Cancer, nanoscience units earn top research status

The UC Davis Cancer Center and the NEAT (Nanophases in the Environment, Agriculture and Techonology) program have been awarded organized research unit status, making a total of 13 such units campuswide.

"The Cancer Center and the NEAT initiative have been a credit to our campus," Provost Virginia Hinshaw said. "I am very pleased to have them both now established as organized research units."

The research units are approved by the chancellor and reviewed every five years. Current ORUs at UC Davis study subjects ranging from marine biology (Bodega Marine Laboratory) to transportation (Institute of Transportation Studies) or politics, social sciences and law (Institute of Governmental Affairs). They are established to run collaborative research programs that cross boundaries between disciplines and cannot readily fit within a single department.

The Cancer Center is only the second ORU within the School of Medicine. With the new status comes a $67,000 allocation from the provost's office for the 2002-03 academic year.

On July 2, the cancer center announced it had achieved National Cancer Institute designation, becoming the only such center between San Francisco and Portland, Ore. The designation brings with it a $1.2 million grant for each of the next three years.

"Just as National Cancer Institute designation was a critical form of external recognition, ORU status is a valued form of internal recognition," said Ralph deVere White, professor of urology and director of the cancer center. "ORU status recognizes the multidisciplinary nature of our patient care, teaching, and research efforts."

The Cancer Center was formed in the mid-1980s by the merger of the divisions of hematology-oncology, radiation oncology and surgical oncology. Today the cancer center coordinates the work of more than 200 scientists representing more than a dozen disciplines at the medical center, on the Davis campus and at the Lawrence Livermore National Laboratory.

As an ORU, the cancer center will expand the scope, depth and scientific productivity of its six major program areas: molecular oncology; cancer biology in animals; cancer therapeutics; cancer etiology, prevention and control; prostate cancer; and biomedical technologies. The center will also promote undergraduate, graduate and postdoctoral education through forums, information exchange and small "seed money" research grants.

Founded five years ago, the NEAT program links together researchers studying nanomaterials made up of very small particles just a few atoms across. Because of their small size, these materials can have unusual properties and readily interact with living things. That makes them important in areas as varied as electrical engineering, health and the environment.

The NEAT program has worked to recruit nanoscience researchers to the faculty, train graduate students through the NEAT-IGERT (Integrative Graduate Education, Research, and Training) grant funded by the National Science Foundation, and raise the profile and funding of nanoscience research on campus, said Alexandra Navrotsky, director of the program and of the new ORU. The new status will centralize administrative support for NEAT, aid in preparing and administering collaborative research proposals and provide a forum for discussions, seminars and increased collaboration, she said.

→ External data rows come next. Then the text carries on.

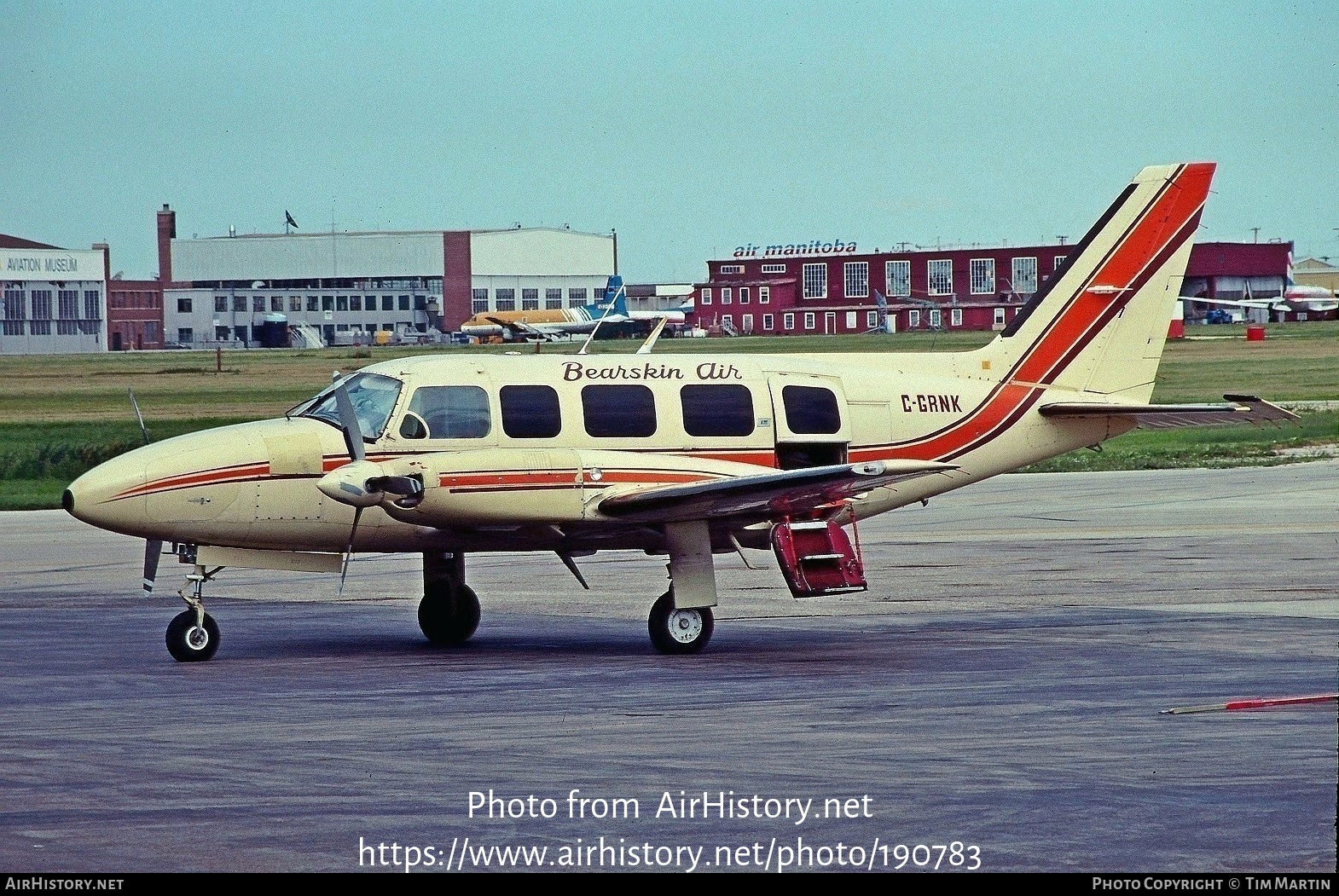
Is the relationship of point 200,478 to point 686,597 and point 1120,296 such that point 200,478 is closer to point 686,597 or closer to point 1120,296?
point 686,597

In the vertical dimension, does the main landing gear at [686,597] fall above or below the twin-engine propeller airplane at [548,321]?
below

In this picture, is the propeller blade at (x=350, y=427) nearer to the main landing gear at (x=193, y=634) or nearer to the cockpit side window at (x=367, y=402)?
the cockpit side window at (x=367, y=402)

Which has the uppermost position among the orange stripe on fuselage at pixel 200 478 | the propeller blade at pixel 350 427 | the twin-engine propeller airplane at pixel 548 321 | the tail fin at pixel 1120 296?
the twin-engine propeller airplane at pixel 548 321

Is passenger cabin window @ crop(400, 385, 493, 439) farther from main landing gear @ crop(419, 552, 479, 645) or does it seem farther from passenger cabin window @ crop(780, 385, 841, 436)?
passenger cabin window @ crop(780, 385, 841, 436)

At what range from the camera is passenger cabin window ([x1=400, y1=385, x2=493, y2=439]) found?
A: 17.8 meters

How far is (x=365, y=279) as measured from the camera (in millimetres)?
170375

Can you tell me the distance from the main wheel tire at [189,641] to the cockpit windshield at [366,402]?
8.13 feet

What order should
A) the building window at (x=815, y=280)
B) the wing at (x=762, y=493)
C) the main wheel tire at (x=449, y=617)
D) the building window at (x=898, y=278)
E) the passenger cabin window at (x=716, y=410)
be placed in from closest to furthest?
1. the wing at (x=762, y=493)
2. the passenger cabin window at (x=716, y=410)
3. the main wheel tire at (x=449, y=617)
4. the building window at (x=898, y=278)
5. the building window at (x=815, y=280)

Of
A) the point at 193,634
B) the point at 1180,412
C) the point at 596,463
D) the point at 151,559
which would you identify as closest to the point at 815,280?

"ORU status provides more support to go for these funding opportunities. When you write a collaborative proposal, even if it doesn't get funded, you don't go back to square one. You can build on that experience," she said.

Navrotsky expects the NEAT ORU to grow rapidly over the next five years, particularly in the areas of environmental science, agriculture, biological sciences, engineering and materials science.

NEAT would also develop new partnerships with other research units such as the John Muir Institute of the Environment, the new Graduate School of the Environment, as well as with other universities and federal laboratories such as the Lawrence Livermore and Los Alamos National Laboratories.